Yotam Yogev and Liat Malka were both kind enough to translate the NRG/Maariv article written about Nucleus.
A second article was written (and soon I hope to be translated into english <hint> <hint> ) for Ynet.
The shows download on themselves [paraphrase on "The tears go do on themselves", a line from a known Israeli child song]The next generation of downloading files: a new software will search & download movies & shows to the PC without th touch of human hands
by Ido Kenan 3/6/2004 17:33
(Taken from "Life 2.0" column in "The Net" section of NRG)
An old Bazooka Joe goes something about like this:
"I would have invented a machine that would do homework by only pushing a button. -And I would have invented a machine that would push the button."

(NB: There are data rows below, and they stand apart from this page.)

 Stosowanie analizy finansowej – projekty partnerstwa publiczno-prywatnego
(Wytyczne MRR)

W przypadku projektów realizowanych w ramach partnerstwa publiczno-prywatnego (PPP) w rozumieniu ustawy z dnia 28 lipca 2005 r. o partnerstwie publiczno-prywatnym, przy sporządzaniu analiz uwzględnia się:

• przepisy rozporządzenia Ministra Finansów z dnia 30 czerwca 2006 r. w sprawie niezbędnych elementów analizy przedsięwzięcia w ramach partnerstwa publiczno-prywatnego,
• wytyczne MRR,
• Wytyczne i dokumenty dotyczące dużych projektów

This joke truly represents the bad status of P2P software users: in order to get a movie or show for free, one must seek them. "Finding the shows you like & downloading them have become a chore" that's the way Ray Slakinski describes the tragedy, but also gives solution: a software called Nucleus.
Nucleus, who's 1.0 version Slakinski launched 2 days ago, will follow for you after your favorite shows, and will download to your PC every new episode of it that would go online the P2P network of BitTorerent. All you have to do is to enter the show's name (or keywords, according to your choice) and to setup the software when to work, preferably on hours you don't work on the net, so it won't slow down your surfing.

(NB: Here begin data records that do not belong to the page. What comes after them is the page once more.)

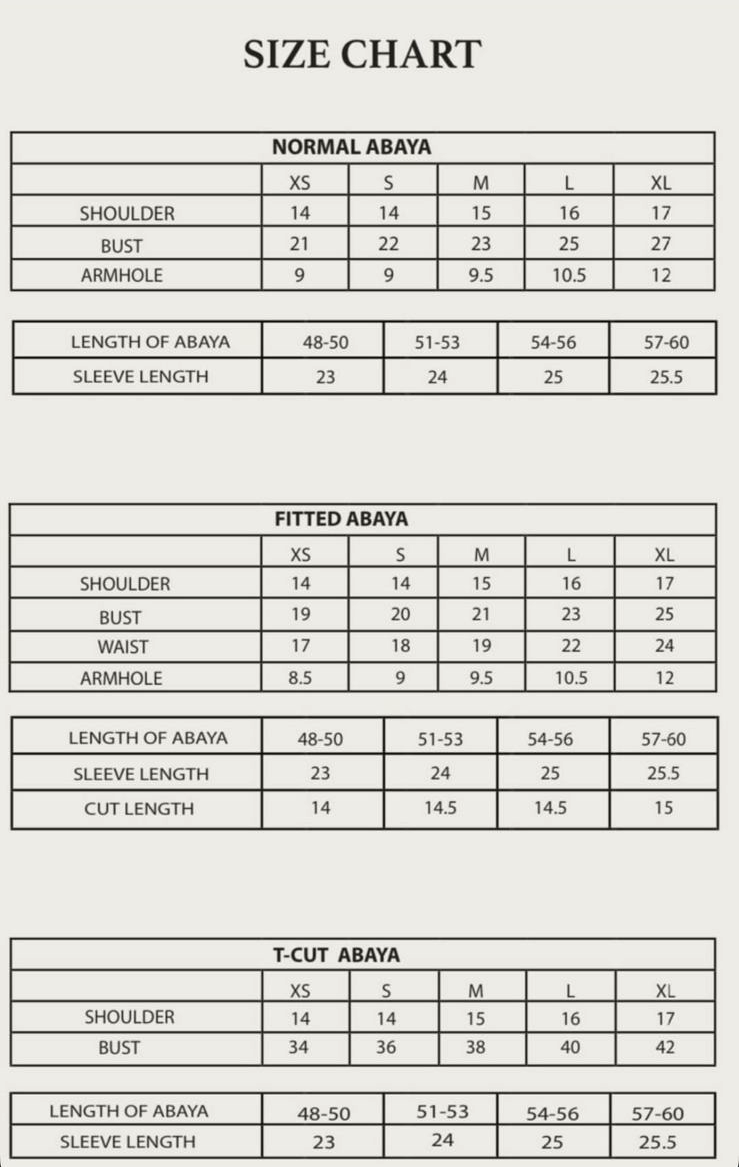 SIZE CHART

NORMAL ABAYA

| | XS | S | M | L | XL |
|---|---|---|---|---|---|
| SHOULDER | 14 | 14 | 15 | 16 | 17 |
| BUST | 21 | 22 | 23 | 25 | 27 |
| ARMHOLE | 9 | 9 | 9.5 | 10.5 | 12 |

| LENGTH OF ABAYA | 48-50 | 51-53 | 54-56 | 57-60 |
|---|---|---|---|---|
| SLEEVE LENGTH | 23 | 24 | 25 | 25.5 |

FITTED ABAYA

| | XS | S | M | L | XL |
|---|---|---|---|---|---|
| SHOULDER | 14 | 14 | 15 | 16 | 17 |
| BUST | 19 | 20 | 21 | 23 | 25 |
| WAIST | 17 | 18 | 19 | 22 | 24 |
| ARMHOLE | 8.5 | 9 | 9.5 | 10.5 | 12 |

| LENGTH OF ABAYA | 48-50 | 51-53 | 54-56 | 57-60 |
|---|---|---|---|---|
| SLEEVE LENGTH | 23 | 24 | 25 | 25.5 |
| CUT LENGTH | 14 | 14.5 | 14.5 | 15 |

T-CUT ABAYA

| | XS | S | M | L | XL |
|---|---|---|---|---|---|
| SHOULDER | 14 | 14 | 15 | 16 | 17 |
| BUST | 34 | 36 | 38 | 40 | 42 |

| LENGTH OF ABAYA | 48-50 | 51-53 | 54-56 | 57-60 |
|---|---|---|---|---|
| SLEEVE LENGTH | 23 | 24 | 25 | 25.5 |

"I hate my VCR""I started to develop Nucleus because I hate my VCR, and people shared episodes of TV shows on P2P networks", says Slakinski (27), a quality control worker in a software company in Canada. "There was a buzz on some websites (Dave Whiner, Chris Phrillo etc.) about the need of combining RSS & BitTorrent, I ran some searches in order to understand how to do it and I wrote the basic Nucleus in a few hours. The current version took me only 10 hours to develop. and there are still things I want to do with it".
The idea behind Nucleus is TiVo, which records many hours of TV on a hard drive according to keywords. but TiVo cost money, and requires cable/satellite with an electronic programming schedule in the right format. So '86. Nucleus, on the opposite hand, consumes only electricity and Internet connection.

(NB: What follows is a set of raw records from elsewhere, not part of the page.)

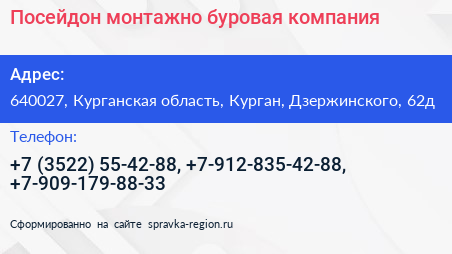 Посейдон монтажно буровая компания

Адрес:

640027, Курганская область, Курган, Дзержинского, 62д

Телефон:

+7 (3522) 55-42-88, +7-912-835-42-88, +7-909-179-88-33

Сформированно на сайте spravka-region.ru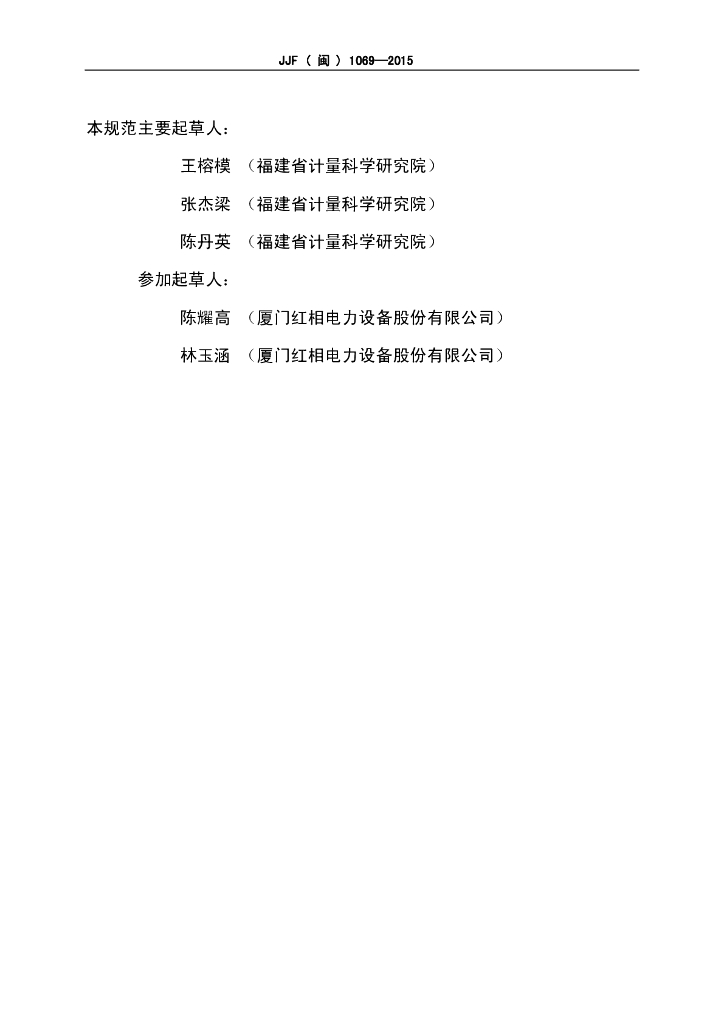 JJF（闽）1069—2015

本规范主要起草人：

王榕模 （福建省计量科学研究院）

张杰梁 （福建省计量科学研究院）

陈丹英 （福建省计量科学研究院）

参加起草人：

陈耀高 （厦门红相电力设备股份有限公司）

林玉涵 （厦门红相电力设备股份有限公司）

How does it work?To track the episodes, Nucleus uses RSS, a format who's main purpose is to keep up to date on the changes in websites. In order to understand how it works, we need to understand the distribution method of BitTorrent. BitTorrent itself does not have a search option - in order to find an episode of some show, you have to run a search on Google on the sow's name with the word "bittorrent". The results are torrent files, which are direction to a tracker, and clicking on them opens the software on the search PC and starts to search the file over the net.
Another gun in the revolutionSlakinski's software is not only a lazy man's paradise, but also a part of a gad fly of change in the way TV is considered as an entertainment-oriented medium from one that's consumed passively (reception of a transmission) to one that's consumed actively (search & download), like the Internet. The blogger Scott Raymond invented a word to describe the act of show picking with Nucleus etc.: broadcatching, a paraphrase on broadcasting.
Chris Phriilo, formerly known from the geek channel TechTV, called BitTorrent "TiVo for poors". The payment issue arrived also with Matt Hawie in the blog PVRblog, which is about digital VCRs: "Of course the legal ethics around the technology would become impossible in long term, but this might be a peek to where the entertainment can go".